═══ Document extract
How to Use NTILE in PostgreSQL
NTILE is a window function in PostgreSQL that divides a result set into a specified number of roughly equal buckets or groups. Each row receives a bucket number from 1 to N, where N is the number of...
Key Insights
- NTILE distributes rows into a specified number of roughly equal buckets, making it ideal for percentile analysis and customer segmentation without needing complex calculations
- Unlike RANK() or ROW_NUMBER(), NTILE guarantees a fixed number of groups regardless of ties, with PostgreSQL automatically handling uneven distributions by placing extra rows in lower-numbered buckets
- Always use CTEs or subqueries when filtering on NTILE results since window functions cannot appear directly in WHERE clauses
Introduction to NTILE
NTILE is a window function in PostgreSQL that divides a result set into a specified number of roughly equal buckets or groups. Each row receives a bucket number from 1 to N, where N is the number of buckets you specify. This makes NTILE exceptionally useful for percentile analysis, customer segmentation, and performance tiering without requiring complex mathematical calculations.
The function shines in scenarios where you need to divide data into equal groups for analysis or processing. Common use cases include identifying top performers in sales teams, segmenting customers by value for targeted marketing campaigns, creating A/B testing groups with balanced sample sizes, and analyzing salary distributions across quartiles or deciles.
══════
**Required work**. According to the NTILE page, where does PostgreSQL put the extra rows when they can't be split evenly among the buckets? The data after this point is separate material, unrelated to the NTILE page.
═══ Data segment
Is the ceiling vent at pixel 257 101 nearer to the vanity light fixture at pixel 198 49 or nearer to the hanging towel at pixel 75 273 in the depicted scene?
══════
**Response to this task**. In the lower-numbered buckets.